From: Andy on

<jpopelish(a)rica.net> wrote in message
news:1126280554.538567.229710(a)g43g2000cwa.googlegroups.com...
>
> Andy wrote:
> (snip)
>> That only leaves me with a proper single op-amp current-current
>> amp to find!
>
> It doesn't have a ground connected load (but a virtul ground connected
> load), but an inverting amplifier with no input resistor and the load
> as the feedbback resistor is a current to current configuration.
>
Ha, I spotted that one! In fact I drew a few block diagrams of a two input
port/two output port amplifier
and fiddled around with the feedback until I got a
configuration that was current output, and when I translated it back to an
op-amp I found I had what you suggest. The trouble with all my
'breakthroughs', is that they always have a snag, and it is the floating
load in this
case. Doubtless a useful circuit in special
circumstances though.

I will look at the suggestions regarding the Howland current souce and
modifying it, that might work as
another poster suggested.

thanks All,

Andy.

== Record extracts ==
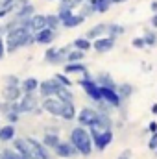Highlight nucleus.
Here are the masks:
<instances>
[{
  "instance_id": "nucleus-1",
  "label": "nucleus",
  "mask_w": 157,
  "mask_h": 159,
  "mask_svg": "<svg viewBox=\"0 0 157 159\" xmlns=\"http://www.w3.org/2000/svg\"><path fill=\"white\" fill-rule=\"evenodd\" d=\"M4 41H6V52L15 54L20 48H28V46L35 44V32H32L30 28L20 24V26L7 30L4 34Z\"/></svg>"
},
{
  "instance_id": "nucleus-2",
  "label": "nucleus",
  "mask_w": 157,
  "mask_h": 159,
  "mask_svg": "<svg viewBox=\"0 0 157 159\" xmlns=\"http://www.w3.org/2000/svg\"><path fill=\"white\" fill-rule=\"evenodd\" d=\"M69 141L74 144V148L78 150V154L81 156V157H89V156L92 154V150H94L92 137H91L89 129L83 128V126H79V124L70 129V133H69Z\"/></svg>"
},
{
  "instance_id": "nucleus-3",
  "label": "nucleus",
  "mask_w": 157,
  "mask_h": 159,
  "mask_svg": "<svg viewBox=\"0 0 157 159\" xmlns=\"http://www.w3.org/2000/svg\"><path fill=\"white\" fill-rule=\"evenodd\" d=\"M20 115H39L41 111V100L37 93H24L19 100Z\"/></svg>"
},
{
  "instance_id": "nucleus-4",
  "label": "nucleus",
  "mask_w": 157,
  "mask_h": 159,
  "mask_svg": "<svg viewBox=\"0 0 157 159\" xmlns=\"http://www.w3.org/2000/svg\"><path fill=\"white\" fill-rule=\"evenodd\" d=\"M78 85L85 91V94L96 104V102H102V93H100V85L96 83V80L92 78L89 72L87 74H83V78L78 80Z\"/></svg>"
},
{
  "instance_id": "nucleus-5",
  "label": "nucleus",
  "mask_w": 157,
  "mask_h": 159,
  "mask_svg": "<svg viewBox=\"0 0 157 159\" xmlns=\"http://www.w3.org/2000/svg\"><path fill=\"white\" fill-rule=\"evenodd\" d=\"M72 48V44H67V46H50L46 48L44 52V61L50 63V65H59V63H67V54L69 50Z\"/></svg>"
},
{
  "instance_id": "nucleus-6",
  "label": "nucleus",
  "mask_w": 157,
  "mask_h": 159,
  "mask_svg": "<svg viewBox=\"0 0 157 159\" xmlns=\"http://www.w3.org/2000/svg\"><path fill=\"white\" fill-rule=\"evenodd\" d=\"M63 100H59L57 96H46V98H41V109L52 117H61V111H63Z\"/></svg>"
},
{
  "instance_id": "nucleus-7",
  "label": "nucleus",
  "mask_w": 157,
  "mask_h": 159,
  "mask_svg": "<svg viewBox=\"0 0 157 159\" xmlns=\"http://www.w3.org/2000/svg\"><path fill=\"white\" fill-rule=\"evenodd\" d=\"M98 115H100V111L96 109V107H89V106H85V107H81L78 111V115H76V122H78L79 126H83V128H91L96 120H98Z\"/></svg>"
},
{
  "instance_id": "nucleus-8",
  "label": "nucleus",
  "mask_w": 157,
  "mask_h": 159,
  "mask_svg": "<svg viewBox=\"0 0 157 159\" xmlns=\"http://www.w3.org/2000/svg\"><path fill=\"white\" fill-rule=\"evenodd\" d=\"M28 141V146H30V154H32V159H54L50 150L41 143L39 139L35 137H26Z\"/></svg>"
},
{
  "instance_id": "nucleus-9",
  "label": "nucleus",
  "mask_w": 157,
  "mask_h": 159,
  "mask_svg": "<svg viewBox=\"0 0 157 159\" xmlns=\"http://www.w3.org/2000/svg\"><path fill=\"white\" fill-rule=\"evenodd\" d=\"M91 133V131H89ZM92 137V144L98 152H104L111 143H113V129H105V131H98V133H91Z\"/></svg>"
},
{
  "instance_id": "nucleus-10",
  "label": "nucleus",
  "mask_w": 157,
  "mask_h": 159,
  "mask_svg": "<svg viewBox=\"0 0 157 159\" xmlns=\"http://www.w3.org/2000/svg\"><path fill=\"white\" fill-rule=\"evenodd\" d=\"M52 152L56 154V157H59V159H72V157H76V156H79L78 150L74 148V144L70 141H59L57 146Z\"/></svg>"
},
{
  "instance_id": "nucleus-11",
  "label": "nucleus",
  "mask_w": 157,
  "mask_h": 159,
  "mask_svg": "<svg viewBox=\"0 0 157 159\" xmlns=\"http://www.w3.org/2000/svg\"><path fill=\"white\" fill-rule=\"evenodd\" d=\"M59 87H61V83L56 78H48V80H44V81H39V91H37V93H39L41 98L56 96L57 91H59ZM63 87H65V85H63Z\"/></svg>"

== Aim ==
In the op-amp forum post, why does the inverting amplifier with no input resistor and the load as the feedback resistor fall short of what the poster wants? Please answer in one to three sentences.

== Correct answer ==
In that arrangement the load is not connected to ground but to a virtual ground, so it is a floating load. The poster names this floating load as the snag, while allowing that the circuit could still be useful in special circumstances.